飯高で農的生活を営む六人家族のお母ちゃんです。縁もゆかりもない移住をご機嫌に続けていけるのは、尽きないチャレンジ精神と、おおらかな地域のおかげです。地域に支えられる子供たちとの暮らしや、ここで発見した限りない素敵なことを、ちょっとずつ発信していきたいです。

子ども寄席大満足

先日の日曜日になりますが、津市にある久居文学館という図書館のある建物で、子ども寄席が開かれました。噺を披露してくれたのは切磋亭琢磨さん一門で、師匠のトリの前に三人のお弟子さんが一つずつ次々と、味のあるネタを繰り広げてくれました。


いつも行っている図書館に案内チラシがあったのを見つけて、去年も訪れたのがあまりにも楽しくて、今回はリピートです。末っ子はどうしても騒ぐのでお父ちゃんと階下の図書館で待っていてもらいますが、小学生の娘たちと、噺好きの坊やにとっては生の落語舞台は願ってもない良い機会なのです。一時間半ぶっ通しなので、最後の半時間はどうしても集中力が尽きて、下の子から順にそわそわし出しますが、それでも周りの人の笑いに包まれて、噺を見聞きした経験は小さくはないですね、きっと。
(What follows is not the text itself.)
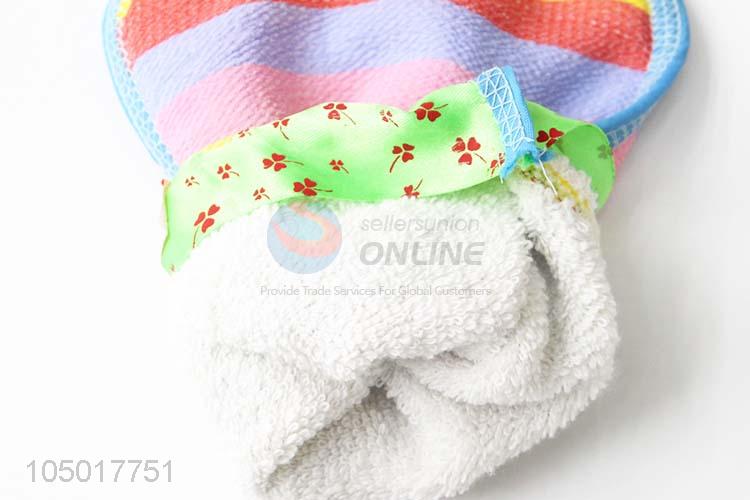 New Arrival Mud Thickening Strong Back Rubbing Towel Solid Color Bath Gloves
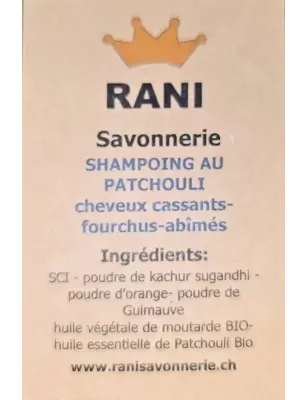 Rani Savonnerie – Gaiabis al patchouli Shampoo alla canapa 60 g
演目は順に「牛ほめ」、「花色木綿」、「ふぐ鍋」に「崇徳院」でした。前の二つは子どもたちも知っている話で、笑いのツボを待ちながら、ちょっとした違いも楽しみながら、安心した楽しさに満ちていました。「ふぐ鍋」は中学一年生の切磋亭幸村君が演じてくれて、初めて触れた噺なのですが、テンポもいいし、食べ真似も秀逸だし、芸の道を歩むとは素晴らしいものだと感心しきりでした。津市中が押しかけないのか不思議なくらいですが、他のところでも楽しませてくれるのでしょうかね。隣の市とはいえ羨ましいですよ。
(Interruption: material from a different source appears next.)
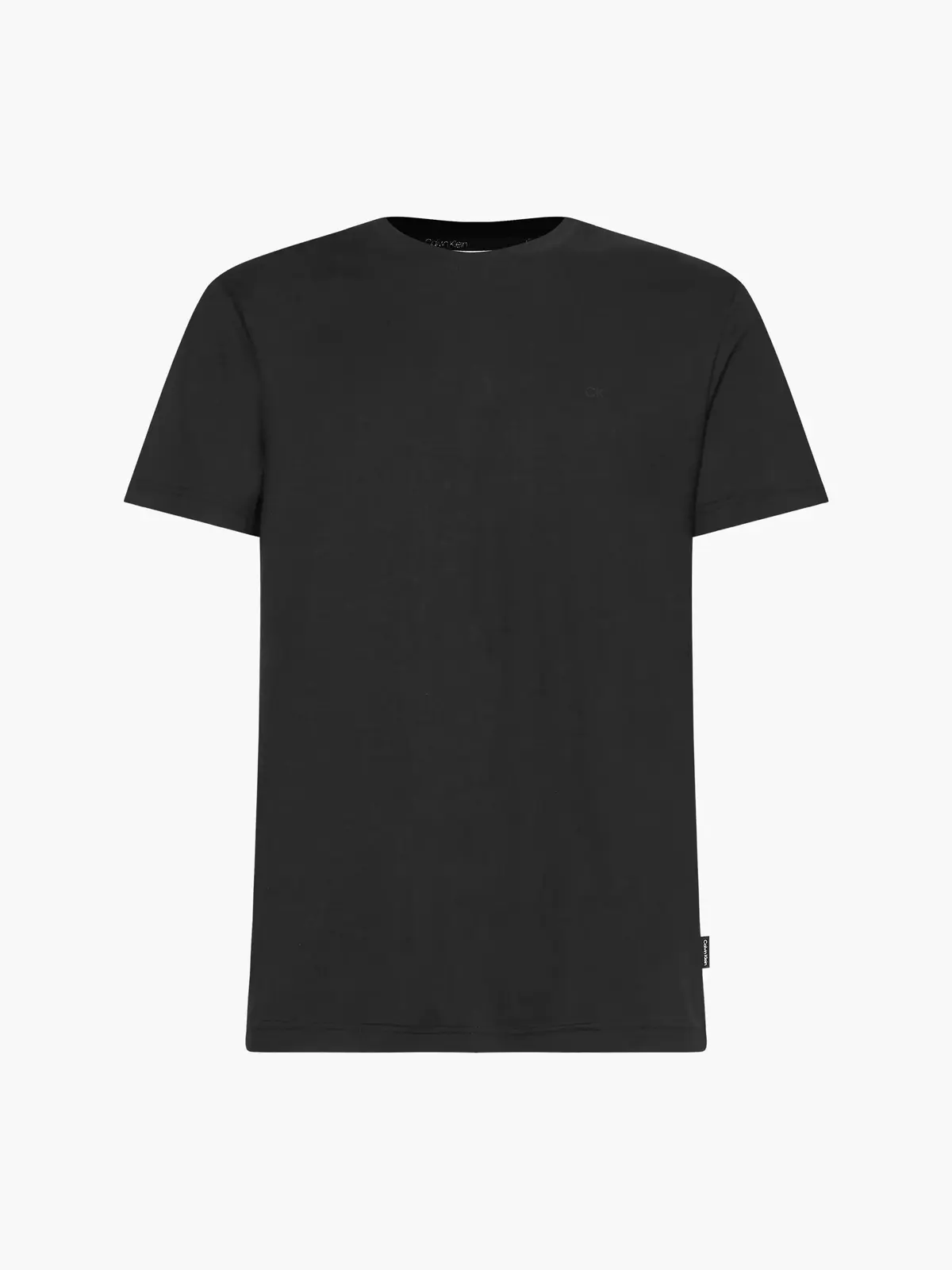 Calvin Klein SMOOTH COTTON T-SHIR Erkek Siyah T-Shirt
と、子どもたちの芸に感激の涙を垂らしそうになった後の、師匠は、流石に格が上だったのです。小さなうちの子たちにはだいぶ難しい話であったけれど、よくぞ演じてくださったと、感謝しきりです。ありがとうございます。


この日は他にも魅力的なイベントが重なっていたのに、迷いなく子ども寄席を選んだのは単に私の独断なのです。大阪出身といっても北の方だったし、昔から落語に嗜んでいたわけでもないけれど、豪華な演劇よりオーケストラより寄席が好きな気がします。夢見る昂揚感より、生きた言葉と笑いに支配されているようです。もっと若い頃に観ておけばと滅多にしない後悔に値するくらいですが、まだ人生は長いと希望を持たなければなりません。
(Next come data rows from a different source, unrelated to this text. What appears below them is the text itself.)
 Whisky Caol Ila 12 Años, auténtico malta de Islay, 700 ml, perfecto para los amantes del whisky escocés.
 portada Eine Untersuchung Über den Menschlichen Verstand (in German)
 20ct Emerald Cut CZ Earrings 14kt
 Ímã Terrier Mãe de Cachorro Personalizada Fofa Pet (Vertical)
子連れの田舎暮らしでは、寄席や舞台に足を運ぶのは早々ある機会ではありません。今の人生と違って都会の独身を貫いていたのなら、私はきっと文化三昧でした。宝塚も四季も毎度通い、仕事終わりに映画館、演芸館、劇場に足繁く通い、観劇の感激のために働いていたに違いありません。それが全く違う現実の暮らしでは、子どもたちに読んであげた落語を生で堪能できる、この機会がほとんど全てです。なんと素晴らしかったことか、何度も何度も反芻して、笑をかみ殺しながら野山を歩いておりますよ。